Set down the listing below word for word in its entirety, omitting the pictures from your reproduction.

── Dataset entries

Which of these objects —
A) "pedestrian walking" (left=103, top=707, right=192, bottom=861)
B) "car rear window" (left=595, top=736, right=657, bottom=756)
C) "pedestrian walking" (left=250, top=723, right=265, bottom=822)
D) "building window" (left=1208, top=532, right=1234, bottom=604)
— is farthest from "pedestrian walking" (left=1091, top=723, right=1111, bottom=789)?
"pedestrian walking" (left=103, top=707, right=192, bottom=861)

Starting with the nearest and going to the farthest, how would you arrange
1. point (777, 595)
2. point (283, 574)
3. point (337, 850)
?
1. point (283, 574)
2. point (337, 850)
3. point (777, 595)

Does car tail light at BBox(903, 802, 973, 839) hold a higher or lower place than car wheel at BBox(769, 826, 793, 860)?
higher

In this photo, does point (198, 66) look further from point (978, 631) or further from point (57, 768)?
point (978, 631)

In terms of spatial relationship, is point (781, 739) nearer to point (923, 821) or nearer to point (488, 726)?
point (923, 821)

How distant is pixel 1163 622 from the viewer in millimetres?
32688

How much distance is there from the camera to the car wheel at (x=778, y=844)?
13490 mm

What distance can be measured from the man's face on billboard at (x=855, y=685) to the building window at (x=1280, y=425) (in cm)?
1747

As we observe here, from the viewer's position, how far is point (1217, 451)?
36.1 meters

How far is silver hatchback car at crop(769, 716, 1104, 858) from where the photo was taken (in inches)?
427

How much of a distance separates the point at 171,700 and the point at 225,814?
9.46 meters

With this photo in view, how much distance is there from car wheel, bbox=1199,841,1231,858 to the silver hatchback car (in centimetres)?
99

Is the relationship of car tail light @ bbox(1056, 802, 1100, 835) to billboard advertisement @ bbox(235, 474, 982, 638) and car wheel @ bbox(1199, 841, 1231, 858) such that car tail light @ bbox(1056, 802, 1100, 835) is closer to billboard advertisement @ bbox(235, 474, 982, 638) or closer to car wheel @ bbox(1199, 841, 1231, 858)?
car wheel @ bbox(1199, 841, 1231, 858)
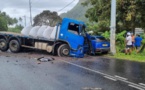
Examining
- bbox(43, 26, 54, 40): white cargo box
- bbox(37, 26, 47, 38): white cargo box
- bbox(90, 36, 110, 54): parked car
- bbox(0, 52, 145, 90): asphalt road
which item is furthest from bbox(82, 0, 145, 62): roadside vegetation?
bbox(0, 52, 145, 90): asphalt road

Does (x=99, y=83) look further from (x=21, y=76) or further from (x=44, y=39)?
(x=44, y=39)

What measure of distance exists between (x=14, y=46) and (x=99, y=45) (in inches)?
254

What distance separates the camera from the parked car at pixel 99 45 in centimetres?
2158

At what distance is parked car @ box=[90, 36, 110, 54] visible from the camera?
850 inches

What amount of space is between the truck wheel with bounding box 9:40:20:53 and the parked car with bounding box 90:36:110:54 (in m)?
5.55

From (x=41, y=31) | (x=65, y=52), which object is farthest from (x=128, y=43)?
(x=41, y=31)

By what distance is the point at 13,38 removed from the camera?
76.2ft

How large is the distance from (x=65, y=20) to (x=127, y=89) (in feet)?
38.7

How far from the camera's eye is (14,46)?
23.0 m

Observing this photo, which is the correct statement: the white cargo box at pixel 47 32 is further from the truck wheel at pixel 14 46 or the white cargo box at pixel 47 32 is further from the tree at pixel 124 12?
the tree at pixel 124 12

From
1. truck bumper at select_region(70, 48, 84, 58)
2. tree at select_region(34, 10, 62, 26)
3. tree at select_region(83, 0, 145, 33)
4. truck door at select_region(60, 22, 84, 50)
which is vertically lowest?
truck bumper at select_region(70, 48, 84, 58)

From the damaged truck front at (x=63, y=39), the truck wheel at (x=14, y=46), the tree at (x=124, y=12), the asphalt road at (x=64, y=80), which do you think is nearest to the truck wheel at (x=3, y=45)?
the truck wheel at (x=14, y=46)

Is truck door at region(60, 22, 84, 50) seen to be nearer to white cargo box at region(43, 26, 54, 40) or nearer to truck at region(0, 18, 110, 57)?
truck at region(0, 18, 110, 57)

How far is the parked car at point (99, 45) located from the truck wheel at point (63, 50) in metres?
1.96
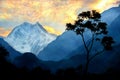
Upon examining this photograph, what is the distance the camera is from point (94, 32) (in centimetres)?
7512

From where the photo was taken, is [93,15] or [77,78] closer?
[93,15]

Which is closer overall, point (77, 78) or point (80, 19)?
point (80, 19)

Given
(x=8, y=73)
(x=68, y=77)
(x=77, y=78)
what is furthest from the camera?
(x=77, y=78)

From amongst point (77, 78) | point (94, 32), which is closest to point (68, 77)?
point (77, 78)

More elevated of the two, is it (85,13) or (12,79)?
(85,13)

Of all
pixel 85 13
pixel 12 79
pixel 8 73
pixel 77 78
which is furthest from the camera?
pixel 77 78

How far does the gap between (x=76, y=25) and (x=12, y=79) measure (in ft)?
94.5

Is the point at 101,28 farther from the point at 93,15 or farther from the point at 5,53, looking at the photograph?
the point at 5,53

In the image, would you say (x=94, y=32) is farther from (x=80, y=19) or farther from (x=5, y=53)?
(x=5, y=53)

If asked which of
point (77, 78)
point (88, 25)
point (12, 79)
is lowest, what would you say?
point (12, 79)

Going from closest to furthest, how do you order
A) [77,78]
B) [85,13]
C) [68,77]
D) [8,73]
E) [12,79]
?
[85,13] → [12,79] → [8,73] → [68,77] → [77,78]

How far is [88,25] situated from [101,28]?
3.47 metres

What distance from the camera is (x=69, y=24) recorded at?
75562 millimetres

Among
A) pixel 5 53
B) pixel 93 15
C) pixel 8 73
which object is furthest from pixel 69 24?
pixel 5 53
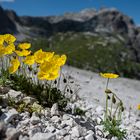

────

(Written solution)
Which of these objects —
A) "pedestrian walking" (left=103, top=707, right=192, bottom=861)
B) "car rear window" (left=595, top=736, right=657, bottom=756)
C) "pedestrian walking" (left=250, top=723, right=265, bottom=822)
D) "building window" (left=1208, top=532, right=1234, bottom=604)
— is farthest from "pedestrian walking" (left=1091, top=723, right=1111, bottom=789)?
"pedestrian walking" (left=103, top=707, right=192, bottom=861)

Starting with the nearest and going to the farthest, how would you arrange
1. point (777, 595)
2. point (283, 574)
3. point (337, 850)
?
1. point (283, 574)
2. point (337, 850)
3. point (777, 595)

Does car tail light at BBox(903, 802, 973, 839) hold a higher or lower place than car wheel at BBox(769, 826, 793, 860)?
higher

In this photo, does point (198, 66) look further from point (978, 631) or further from point (57, 768)?
point (978, 631)

In terms of spatial relationship, is point (781, 739) nearer to point (923, 821) or nearer to point (488, 726)?
point (923, 821)

How distant is pixel 1163 622 from the viewer in millimetres?
32688

How much distance is there from the camera to the car wheel at (x=778, y=844)?
13490 mm

What distance can be measured from the man's face on billboard at (x=855, y=685) to the building window at (x=1280, y=425) (in cm)?
1747

As we observe here, from the viewer's position, how far is point (1217, 451)?
36.1 meters

How far is silver hatchback car at crop(769, 716, 1104, 858) from where the photo was taken (in inches)?
427

How much of a distance separates the point at 171,700 and the point at 225,814?
9.46 meters

With this photo in view, how much distance is there from car wheel, bbox=1199,841,1231,858 to the silver hatchback car (in centimetres)?
99

Is the relationship of car tail light @ bbox(1056, 802, 1100, 835) to billboard advertisement @ bbox(235, 474, 982, 638) and car wheel @ bbox(1199, 841, 1231, 858) such that car tail light @ bbox(1056, 802, 1100, 835) is closer to billboard advertisement @ bbox(235, 474, 982, 638) or closer to car wheel @ bbox(1199, 841, 1231, 858)?
car wheel @ bbox(1199, 841, 1231, 858)
Examining
- bbox(43, 26, 54, 40): white cargo box
- bbox(37, 26, 47, 38): white cargo box
- bbox(90, 36, 110, 54): parked car
- bbox(0, 52, 145, 90): asphalt road
which item is furthest from bbox(82, 0, 145, 62): roadside vegetation?
bbox(0, 52, 145, 90): asphalt road

Does (x=99, y=83) look further from (x=21, y=76) or further from (x=44, y=39)?
(x=44, y=39)

What measure of distance exists between (x=14, y=46) and (x=99, y=45) (in inches)?
254

What distance separates the camera from the parked car at pixel 99 45 in centimetres?
2158

At what distance is parked car @ box=[90, 36, 110, 54] visible from the camera?
850 inches

What amount of space is between the truck wheel with bounding box 9:40:20:53 and the parked car with bounding box 90:36:110:54 (in m)?
5.55

From (x=41, y=31) | (x=65, y=52), which object is farthest from (x=128, y=43)?
(x=41, y=31)

By what distance is the point at 13,38 removed from the camera?
76.2ft

How large is the distance from (x=65, y=20) to (x=127, y=89) (in feet)?
38.7

How far from the camera's eye is (14,46)?
23.0 m

Observing this photo, which is the correct statement: the white cargo box at pixel 47 32 is further from the truck wheel at pixel 14 46 or the white cargo box at pixel 47 32 is further from the tree at pixel 124 12?
the tree at pixel 124 12

From
1. truck bumper at select_region(70, 48, 84, 58)
2. tree at select_region(34, 10, 62, 26)
3. tree at select_region(83, 0, 145, 33)
4. truck door at select_region(60, 22, 84, 50)
which is vertically lowest?
truck bumper at select_region(70, 48, 84, 58)

From the damaged truck front at (x=63, y=39), the truck wheel at (x=14, y=46), the tree at (x=124, y=12), the asphalt road at (x=64, y=80), which do you think is nearest to the truck wheel at (x=3, y=45)?
the truck wheel at (x=14, y=46)

Is truck door at region(60, 22, 84, 50) seen to be nearer to white cargo box at region(43, 26, 54, 40) or nearer to truck at region(0, 18, 110, 57)?
truck at region(0, 18, 110, 57)

How far is the parked car at point (99, 45) located from the truck wheel at point (63, 50) in metres?
1.96
Upon examining this photograph, what is the distance the camera is from point (94, 32) (in centimetres)?
7512

From where the photo was taken, is [93,15] or [77,78] closer?
[93,15]

Which is closer overall, point (77, 78) or point (80, 19)?
point (80, 19)

Given
(x=8, y=73)
(x=68, y=77)
(x=77, y=78)
what is furthest from the camera?
(x=77, y=78)

From amongst point (77, 78) | point (94, 32), which is closest to point (68, 77)?
point (77, 78)

More elevated of the two, is it (85,13) or (12,79)?
(85,13)

Of all
pixel 85 13
pixel 12 79
pixel 8 73
pixel 77 78
which is furthest from the camera?
pixel 77 78

How far does the gap between (x=76, y=25) and (x=12, y=79) measure (in ft)?
94.5

Is the point at 101,28 farther from the point at 93,15 or farther from the point at 5,53, looking at the photograph?
the point at 5,53

In the image, would you say (x=94, y=32) is farther from (x=80, y=19) or farther from (x=5, y=53)?
(x=5, y=53)

If asked which of
point (77, 78)
point (88, 25)
point (12, 79)
is lowest, what would you say?
point (12, 79)

Going from closest to furthest, how do you order
A) [77,78]
B) [85,13]
C) [68,77]
D) [8,73]
E) [12,79]
?
[85,13] → [12,79] → [8,73] → [68,77] → [77,78]

How far is [88,25] situated from [101,28]?
3.47 metres

What distance from the camera is (x=69, y=24) recorded at?
75562 millimetres

Among
A) pixel 5 53
B) pixel 93 15
C) pixel 8 73
which object is furthest from pixel 69 24?
pixel 5 53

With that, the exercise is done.